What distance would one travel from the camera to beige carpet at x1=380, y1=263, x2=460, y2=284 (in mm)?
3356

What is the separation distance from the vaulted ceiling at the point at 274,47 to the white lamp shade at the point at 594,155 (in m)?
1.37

...

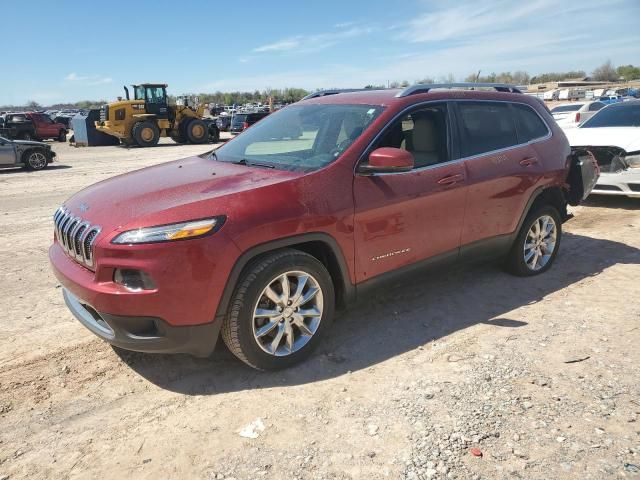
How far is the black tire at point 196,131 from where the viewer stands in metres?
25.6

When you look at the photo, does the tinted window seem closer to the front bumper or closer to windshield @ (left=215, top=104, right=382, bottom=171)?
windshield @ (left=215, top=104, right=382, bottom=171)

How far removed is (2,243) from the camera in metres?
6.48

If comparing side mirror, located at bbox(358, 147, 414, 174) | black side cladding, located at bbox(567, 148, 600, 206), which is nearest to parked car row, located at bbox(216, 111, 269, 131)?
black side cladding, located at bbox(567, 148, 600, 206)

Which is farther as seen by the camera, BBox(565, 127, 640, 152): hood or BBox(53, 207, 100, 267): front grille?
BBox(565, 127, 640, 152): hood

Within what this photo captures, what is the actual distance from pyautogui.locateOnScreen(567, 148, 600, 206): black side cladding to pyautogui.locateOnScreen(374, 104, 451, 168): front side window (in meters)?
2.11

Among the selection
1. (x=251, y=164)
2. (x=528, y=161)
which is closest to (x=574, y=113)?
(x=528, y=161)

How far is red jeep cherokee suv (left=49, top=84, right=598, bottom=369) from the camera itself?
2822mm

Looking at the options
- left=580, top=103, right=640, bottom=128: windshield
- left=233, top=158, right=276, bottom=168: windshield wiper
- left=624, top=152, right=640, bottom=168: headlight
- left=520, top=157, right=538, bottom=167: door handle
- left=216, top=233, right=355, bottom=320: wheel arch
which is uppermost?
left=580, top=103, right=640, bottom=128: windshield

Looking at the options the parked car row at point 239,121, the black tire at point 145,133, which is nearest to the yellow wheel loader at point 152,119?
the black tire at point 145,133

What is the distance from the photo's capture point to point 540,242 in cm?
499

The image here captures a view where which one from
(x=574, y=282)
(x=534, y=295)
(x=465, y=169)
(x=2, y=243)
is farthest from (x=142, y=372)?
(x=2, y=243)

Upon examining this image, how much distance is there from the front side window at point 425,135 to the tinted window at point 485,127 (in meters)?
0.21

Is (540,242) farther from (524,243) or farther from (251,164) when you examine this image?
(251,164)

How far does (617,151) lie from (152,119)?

### [What to do]
Reproduce the data verbatim, beginning with the line that contains "Upon examining this" and ending after the line that contains "How far does (617,151) lie from (152,119)?".

### [Response to the exercise]
Upon examining this image, how much distance is there from the front side window at point 425,135 to the tinted window at point 485,127 (in meters)?
0.21

Is (540,242) farther from (524,243) or farther from (251,164) when you examine this image?
(251,164)

How far does (617,151) lie from (152,119)?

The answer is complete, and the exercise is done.